As Byung Chul-Han argues, now all of us live under the tyranny of the freedom-lie. It’s gotten into our bones and our minds. It constantly tells us we *can do anything*. Our imperative is to constantly *achieve*. This is the relentless buzzing refrain of psychology. Stop sitting about! Get off the sofa! Every day needs to be spent attending to the all-encompassing task of self-actualisation!
And when we start to see that the game is rigged – that the systemic barriers we face are enormous and that liberalism is actually about inequality, not freedom…psychology is there to admonish us. No! You didn’t try hard enough! Try again tomorrow! We see a litany of practices and prominent figures telling us to stop blaming the inequalities of the system and start blaming ourselves for not adequately stretching ourselves towards freedom and emancipation. We see idiots like Jordan Peterson telling us to put our own house in order before going out to make change in the world, as if the world wasn’t the thing barging in and destroying our house in the first place.
And so, circling back. To keep this absurd societal clown-car running, it’s imperative that the liberal subject disavows the truth of inequality at the centre of the ideology within which they are submerged, and psychology is one of the primary technologies of disavowal at their disposal.
So – how can the DECP get itself into such an obviously illogical and daft position, perpetuating inequality whilst hosting a conference on the same subject? It’s because liberal ideology blinds its members to their own behaviours. Liberalism allows them buy into the freedom-lie, that they are the good guys, when – materially speaking - the very point of events such as theirs is to engage in a pseudo-recognition of inequality to give the illusion of change – all the while maintaining the actual systems that perpetuate inequality by charging large sums of money to access their event.
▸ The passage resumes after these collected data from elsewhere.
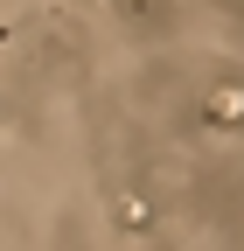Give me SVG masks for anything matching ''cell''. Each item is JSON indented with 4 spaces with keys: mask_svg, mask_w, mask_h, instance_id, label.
<instances>
[{
    "mask_svg": "<svg viewBox=\"0 0 244 251\" xmlns=\"http://www.w3.org/2000/svg\"><path fill=\"white\" fill-rule=\"evenodd\" d=\"M202 119L217 126V133H244V84H217L202 98Z\"/></svg>",
    "mask_w": 244,
    "mask_h": 251,
    "instance_id": "1",
    "label": "cell"
},
{
    "mask_svg": "<svg viewBox=\"0 0 244 251\" xmlns=\"http://www.w3.org/2000/svg\"><path fill=\"white\" fill-rule=\"evenodd\" d=\"M119 224H126V230H146V224H154V202H146V196H119Z\"/></svg>",
    "mask_w": 244,
    "mask_h": 251,
    "instance_id": "2",
    "label": "cell"
}]
</instances>
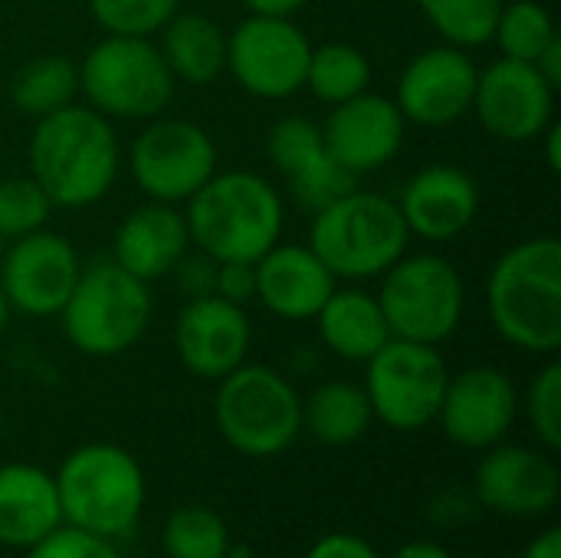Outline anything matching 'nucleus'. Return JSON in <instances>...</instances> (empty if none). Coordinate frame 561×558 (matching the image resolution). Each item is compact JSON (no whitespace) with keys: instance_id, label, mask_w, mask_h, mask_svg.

So then, the job of our community learning day is to burst that bubble. To face up to the truth of inequality at the heart of liberalism, not only to recognise it, but to go out into our schools, communities and organisations and make material change. Our work needs to focus on the redistribution of wealth, power and representation so that in the future, one person’s freedom won’t rely on the unfreedom of another, and instead we are all free on the Marxian basis of ‘each according to need’.